Aslında günümüzde çığır açan pek çok icat tesadüfler eseri hayatımıza girmiş durumda. Du Pont’un araştırma ekibi bir soğutucu üzerinde çalışırken şans eseri Teflon’u buldu. Son yılların en ya...
Aslında günümüzde çığır açan pek çok icat tesadüfler eseri hayatımıza girmiş durumda. Du Pont’un araştırma ekibi bir soğutucu üzerinde çalışırken şans eseri Teflon’u buldu.

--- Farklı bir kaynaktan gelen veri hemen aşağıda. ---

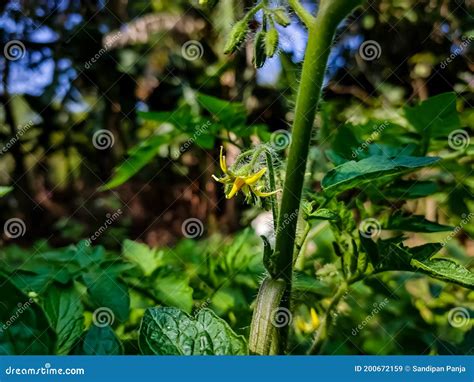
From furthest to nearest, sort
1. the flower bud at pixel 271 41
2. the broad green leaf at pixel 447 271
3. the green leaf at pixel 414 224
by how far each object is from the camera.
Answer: the green leaf at pixel 414 224
the flower bud at pixel 271 41
the broad green leaf at pixel 447 271

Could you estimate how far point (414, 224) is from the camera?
2.97 feet

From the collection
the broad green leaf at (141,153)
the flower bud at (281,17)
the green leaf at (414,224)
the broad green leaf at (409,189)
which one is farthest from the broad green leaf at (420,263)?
the broad green leaf at (141,153)

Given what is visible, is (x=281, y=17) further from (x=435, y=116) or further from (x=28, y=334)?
(x=28, y=334)

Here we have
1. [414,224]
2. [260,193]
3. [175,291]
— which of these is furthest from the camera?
[175,291]

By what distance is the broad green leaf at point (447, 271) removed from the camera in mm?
664

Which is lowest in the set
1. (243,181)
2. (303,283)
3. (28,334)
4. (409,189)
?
(28,334)

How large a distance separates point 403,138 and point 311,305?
1.18ft

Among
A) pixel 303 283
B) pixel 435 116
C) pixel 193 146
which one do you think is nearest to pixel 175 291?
pixel 303 283

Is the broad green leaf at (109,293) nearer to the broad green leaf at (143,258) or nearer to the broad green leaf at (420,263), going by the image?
the broad green leaf at (143,258)

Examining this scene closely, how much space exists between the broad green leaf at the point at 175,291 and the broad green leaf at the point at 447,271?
1.38ft

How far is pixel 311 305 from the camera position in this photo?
1073mm

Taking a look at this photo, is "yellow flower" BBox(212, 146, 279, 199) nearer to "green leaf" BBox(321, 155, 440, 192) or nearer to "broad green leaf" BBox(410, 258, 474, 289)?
"green leaf" BBox(321, 155, 440, 192)

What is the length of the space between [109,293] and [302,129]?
461 millimetres

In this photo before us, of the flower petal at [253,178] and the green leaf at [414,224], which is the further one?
the green leaf at [414,224]
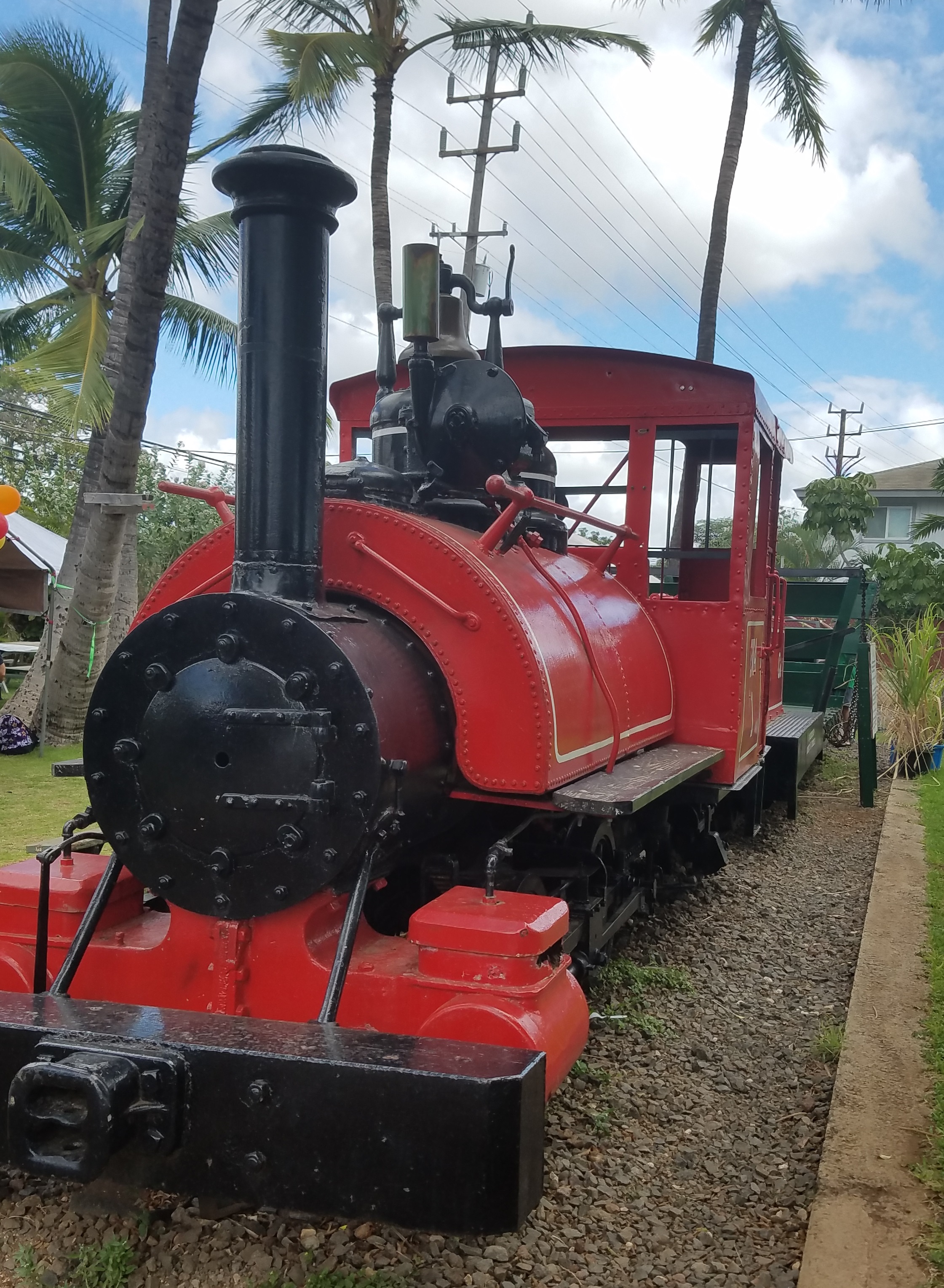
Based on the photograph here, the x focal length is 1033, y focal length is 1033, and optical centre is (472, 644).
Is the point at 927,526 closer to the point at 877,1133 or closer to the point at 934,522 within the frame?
the point at 934,522

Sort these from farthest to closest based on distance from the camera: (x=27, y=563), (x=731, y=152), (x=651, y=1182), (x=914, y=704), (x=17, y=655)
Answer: (x=17, y=655)
(x=731, y=152)
(x=27, y=563)
(x=914, y=704)
(x=651, y=1182)

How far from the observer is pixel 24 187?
11898mm

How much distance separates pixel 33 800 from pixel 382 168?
949cm

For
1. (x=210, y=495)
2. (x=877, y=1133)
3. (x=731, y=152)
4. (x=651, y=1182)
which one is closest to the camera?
(x=651, y=1182)

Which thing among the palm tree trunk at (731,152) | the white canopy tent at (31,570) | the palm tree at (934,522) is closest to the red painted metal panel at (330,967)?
the white canopy tent at (31,570)

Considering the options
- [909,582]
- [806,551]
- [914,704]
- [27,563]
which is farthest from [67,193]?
[806,551]

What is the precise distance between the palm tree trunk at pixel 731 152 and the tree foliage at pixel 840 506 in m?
12.6

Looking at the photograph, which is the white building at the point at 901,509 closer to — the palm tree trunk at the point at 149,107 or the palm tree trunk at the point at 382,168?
the palm tree trunk at the point at 382,168

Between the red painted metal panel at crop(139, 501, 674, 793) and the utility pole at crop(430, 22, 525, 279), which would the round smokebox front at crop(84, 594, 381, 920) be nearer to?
the red painted metal panel at crop(139, 501, 674, 793)

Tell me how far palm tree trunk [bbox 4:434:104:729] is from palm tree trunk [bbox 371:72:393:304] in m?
4.28

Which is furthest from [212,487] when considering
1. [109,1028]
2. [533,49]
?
[533,49]

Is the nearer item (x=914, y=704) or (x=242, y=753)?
(x=242, y=753)

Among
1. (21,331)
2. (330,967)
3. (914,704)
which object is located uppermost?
(21,331)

Son yılların en yaratıcı çalışması olan Post-it ise başlarda vasat bir yapıştırıcı olarak planlandı. Daha sonra ise ofislerin vazgeçilmez araçları arasında yerini aldı. Uzmanlar ise bu yöntemin artık işe yaramayacağı görüşünde. Onlara göre, “işi şansa bırakma” dönemi çoktan bitti. Artık rekabette bir adım öne geçmenin kuralı, yenilikleri doğru yönetmekten geçiyor. Bunu başaran şirketler ise pazarda farklılık yaratmayı başarıyor.

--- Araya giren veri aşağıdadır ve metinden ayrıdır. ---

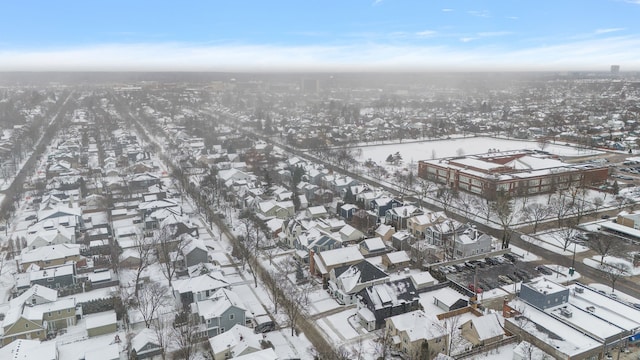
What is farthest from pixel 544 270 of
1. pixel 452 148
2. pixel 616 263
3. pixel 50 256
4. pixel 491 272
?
pixel 452 148

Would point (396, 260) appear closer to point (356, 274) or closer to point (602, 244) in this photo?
point (356, 274)

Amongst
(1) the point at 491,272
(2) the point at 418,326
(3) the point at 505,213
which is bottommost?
(1) the point at 491,272

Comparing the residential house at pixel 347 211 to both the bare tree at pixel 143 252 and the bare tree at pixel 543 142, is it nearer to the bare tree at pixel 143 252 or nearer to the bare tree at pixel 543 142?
the bare tree at pixel 143 252

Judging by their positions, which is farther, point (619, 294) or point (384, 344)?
point (619, 294)

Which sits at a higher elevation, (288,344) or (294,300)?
(294,300)

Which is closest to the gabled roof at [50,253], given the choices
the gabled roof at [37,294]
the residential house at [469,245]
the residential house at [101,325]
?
the gabled roof at [37,294]

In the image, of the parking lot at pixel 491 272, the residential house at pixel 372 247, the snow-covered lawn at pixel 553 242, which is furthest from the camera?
the snow-covered lawn at pixel 553 242
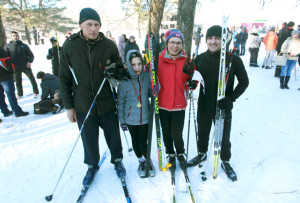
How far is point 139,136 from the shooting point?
7.96ft

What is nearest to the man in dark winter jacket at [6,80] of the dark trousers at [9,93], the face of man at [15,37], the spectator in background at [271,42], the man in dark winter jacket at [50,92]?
the dark trousers at [9,93]

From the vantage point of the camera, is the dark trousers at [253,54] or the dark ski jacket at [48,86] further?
the dark trousers at [253,54]

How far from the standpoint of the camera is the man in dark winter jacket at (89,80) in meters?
2.02

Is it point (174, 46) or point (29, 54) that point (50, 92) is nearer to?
point (29, 54)

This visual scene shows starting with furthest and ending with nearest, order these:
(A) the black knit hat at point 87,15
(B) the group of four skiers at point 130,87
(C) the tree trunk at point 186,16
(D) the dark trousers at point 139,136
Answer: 1. (C) the tree trunk at point 186,16
2. (D) the dark trousers at point 139,136
3. (B) the group of four skiers at point 130,87
4. (A) the black knit hat at point 87,15

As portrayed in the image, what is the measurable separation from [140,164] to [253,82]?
6198mm

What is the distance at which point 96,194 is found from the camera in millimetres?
2299

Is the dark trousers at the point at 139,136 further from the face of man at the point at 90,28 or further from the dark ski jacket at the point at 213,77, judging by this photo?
the face of man at the point at 90,28

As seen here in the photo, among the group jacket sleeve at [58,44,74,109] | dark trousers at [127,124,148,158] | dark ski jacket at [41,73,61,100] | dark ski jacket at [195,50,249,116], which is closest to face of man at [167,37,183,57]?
dark ski jacket at [195,50,249,116]

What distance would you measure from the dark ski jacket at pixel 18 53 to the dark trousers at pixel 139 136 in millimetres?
5203

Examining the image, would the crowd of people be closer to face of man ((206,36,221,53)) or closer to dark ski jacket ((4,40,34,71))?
face of man ((206,36,221,53))

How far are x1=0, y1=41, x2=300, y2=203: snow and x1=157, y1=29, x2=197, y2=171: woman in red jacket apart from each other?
71cm

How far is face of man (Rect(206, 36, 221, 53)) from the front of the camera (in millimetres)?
2155

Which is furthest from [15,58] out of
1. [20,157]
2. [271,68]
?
[271,68]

“Çoğu kişi ampulü bulan kişinin Thomas Alva Edison olduğunu düşünür. Oysa Edison’un bu buluşundan önce onun gittiği yolu izleyen ve buluşa katkı sağlayan pek çok kişi olmuştu. Bu kişilerin ismi bugün bilinmiyor. Bunun en önemli nedeni, Edison’un bu buluşun ardından yaptıklarında saklı. Edison, bu yeniliği kitlelere ulaştırmak için buluşunu destekleyen elektrik sistemi, ışık soketleri ve emniyet sigortası gibi ürünleri geliştirdi. Ekibiyle birlikte buluşla ilgili çalışmaları yıllarca sürdürdü. Ancak, bu çalışmaların ardından elektrik bütün dünyada yankı uyandırdı.”
Bu sözler, şirketlerin yaptıkları yaratıcı ve yenilikçi çalışmaların ardında yatan şaşırtıcı gerçekleri “How Breakthroughs Happen” (Büyük Buluşlar Nasıl Oluşuyor) kitabında kaleme alan Andrew Hargadon’a ait. Ona göre, Edison, yaratıcılık sürecini doğru yöneterek bu alanda çalışma yapan rakiplerini atlatmayı başardı.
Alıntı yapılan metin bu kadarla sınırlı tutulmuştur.